Is cable becoming a victim of its own success? If the current flap over subscriber fees is any indication, it looks like we’re in for a series of battles between media companies and cable operators in the coming years.

But this isn’t about Internet and over-the-top video. It’s about that pesky upstart — cable television.

Okay, cable’s been around for more than three decades, but it’s a rising star, finally drawing an audience competitive (and sometimes superior to) the big four broadcast television networks.

The difference between what we call a “cable network” and “broadcast network” is business model. Broadcast networks have historically subsisted solely on the advertising that they sell. Meanwhile, in addition to advertising, cable networks have received a share of subscription revenues from the cable operators.

These two business models have been in equilibrium as long as the cable networks’ aggregate ratings (and therefore, advertising revenues) have lagged those of the solely-ad-supported broadcast networks.

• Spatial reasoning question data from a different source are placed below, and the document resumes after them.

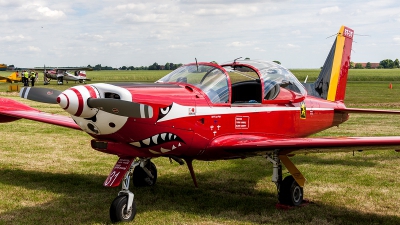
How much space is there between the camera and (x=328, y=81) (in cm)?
1031

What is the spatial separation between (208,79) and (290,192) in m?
1.98

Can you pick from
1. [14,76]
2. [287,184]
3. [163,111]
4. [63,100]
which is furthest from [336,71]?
[14,76]

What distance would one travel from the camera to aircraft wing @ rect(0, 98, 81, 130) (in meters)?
9.04

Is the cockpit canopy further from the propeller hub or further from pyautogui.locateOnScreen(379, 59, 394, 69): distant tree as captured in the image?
pyautogui.locateOnScreen(379, 59, 394, 69): distant tree

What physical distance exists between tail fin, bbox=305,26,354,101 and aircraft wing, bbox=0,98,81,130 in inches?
184

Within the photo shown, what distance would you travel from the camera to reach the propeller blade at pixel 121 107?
5680mm

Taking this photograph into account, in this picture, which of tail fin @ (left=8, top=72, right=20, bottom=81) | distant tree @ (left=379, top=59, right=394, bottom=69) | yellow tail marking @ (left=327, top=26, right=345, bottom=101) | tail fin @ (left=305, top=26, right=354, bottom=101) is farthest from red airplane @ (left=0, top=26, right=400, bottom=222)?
distant tree @ (left=379, top=59, right=394, bottom=69)

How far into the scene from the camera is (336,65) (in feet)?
35.0

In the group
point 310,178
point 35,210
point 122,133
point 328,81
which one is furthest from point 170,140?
point 328,81

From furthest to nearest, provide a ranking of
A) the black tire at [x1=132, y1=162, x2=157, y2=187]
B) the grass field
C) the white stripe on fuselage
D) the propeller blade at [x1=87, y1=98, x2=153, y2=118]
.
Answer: the black tire at [x1=132, y1=162, x2=157, y2=187] < the grass field < the white stripe on fuselage < the propeller blade at [x1=87, y1=98, x2=153, y2=118]

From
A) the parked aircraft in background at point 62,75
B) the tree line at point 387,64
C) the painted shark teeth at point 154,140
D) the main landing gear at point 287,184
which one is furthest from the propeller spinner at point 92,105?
the tree line at point 387,64

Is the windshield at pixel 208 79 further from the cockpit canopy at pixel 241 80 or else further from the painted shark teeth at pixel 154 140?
the painted shark teeth at pixel 154 140

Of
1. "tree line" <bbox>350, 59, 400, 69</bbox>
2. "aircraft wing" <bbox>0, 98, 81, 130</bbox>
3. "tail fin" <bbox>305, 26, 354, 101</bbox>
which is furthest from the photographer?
"tree line" <bbox>350, 59, 400, 69</bbox>

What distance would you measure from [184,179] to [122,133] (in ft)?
10.3
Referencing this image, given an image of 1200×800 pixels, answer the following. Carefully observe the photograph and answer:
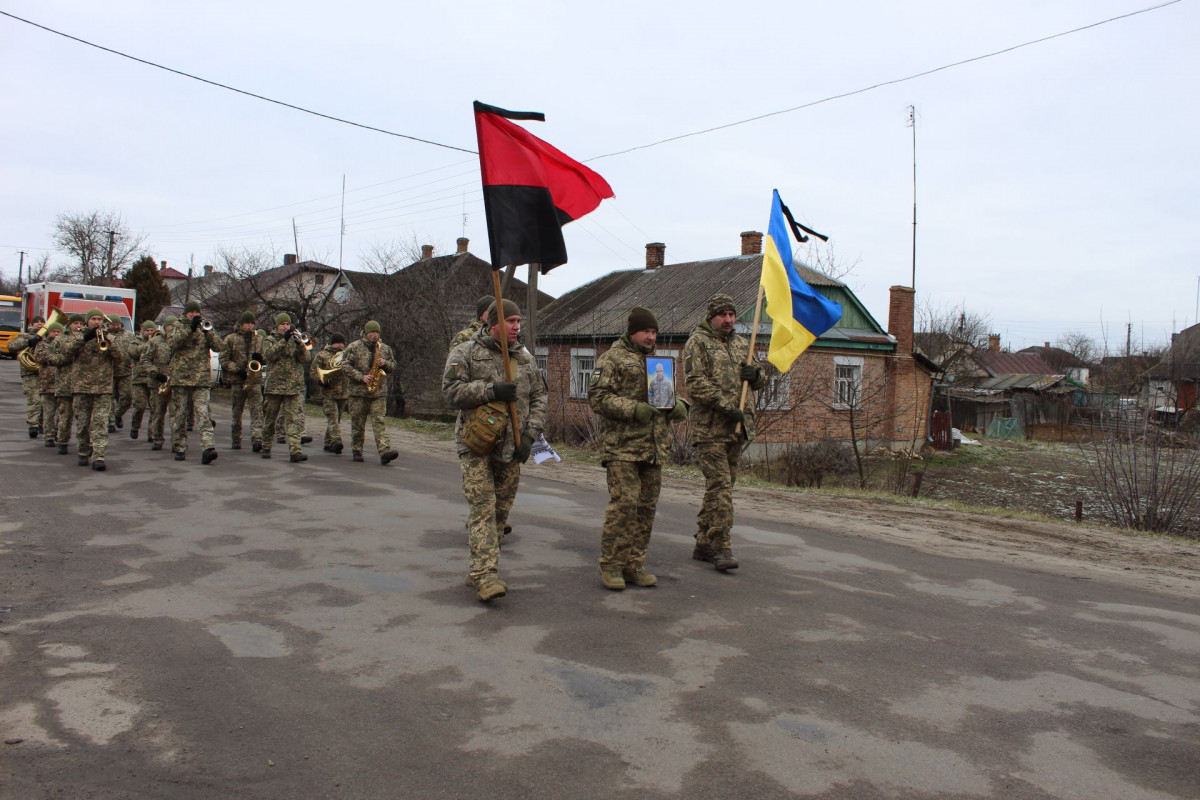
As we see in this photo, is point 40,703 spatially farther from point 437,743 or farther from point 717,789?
point 717,789

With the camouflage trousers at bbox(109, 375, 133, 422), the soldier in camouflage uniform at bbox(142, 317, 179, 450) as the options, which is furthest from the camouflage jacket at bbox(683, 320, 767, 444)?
the camouflage trousers at bbox(109, 375, 133, 422)

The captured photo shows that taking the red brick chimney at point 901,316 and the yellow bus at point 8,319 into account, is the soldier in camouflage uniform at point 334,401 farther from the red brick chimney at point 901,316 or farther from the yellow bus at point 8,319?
the yellow bus at point 8,319

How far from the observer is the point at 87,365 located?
439 inches

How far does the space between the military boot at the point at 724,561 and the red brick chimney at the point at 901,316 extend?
900 inches

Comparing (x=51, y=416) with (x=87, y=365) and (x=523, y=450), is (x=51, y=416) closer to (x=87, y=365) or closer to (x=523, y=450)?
(x=87, y=365)

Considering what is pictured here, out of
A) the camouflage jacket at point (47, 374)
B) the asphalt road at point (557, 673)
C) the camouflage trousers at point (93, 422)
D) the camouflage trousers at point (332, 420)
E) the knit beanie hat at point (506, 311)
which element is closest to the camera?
the asphalt road at point (557, 673)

But today, that balance has shifted, and cable television networks are more profitable as a result. Case in point: NBC Universal’s lagging broadcast property and desirable (especially to Comcast!) cable networks.

Newton’s Third Law comes to mind. For every action, there is an equal and opposite reaction.

The action = the ratings success of cable networks

The reaction = broadcast networks asking for subscription revenues.

And that’s just what’s happening in the battle between Time Warner Cable and News Corporation’s Fox television network. Fox is asking for aggregated subscription fees for a combination of broadcast and cable networks. This amounts to a subscription fee for broadcast television.

Now this may not seem like a big deal. But consumers buy multichannel video in a service bundle. And the only way to increase the subscription fees for one media company is to either (a) take those revenues from other media companies, or (b) for the cable operator to make less money (or to lose it altogether), or (c) for Pay TV service prices to grow.

It’s a zero-sum game, and cable networks are now facing the reality of their success. As long as they were smaller (in terms of aggregate ratings/audience) than broadcast networks, they could double dip. Now that their model is successful, the broadcast networks are asking for a similar deal — to finally get a piece of the pie.

This is a sign of things to come. If we factor Internet-delivered video into this trend, we can see Pay TV prices rising further as the audience goes further online.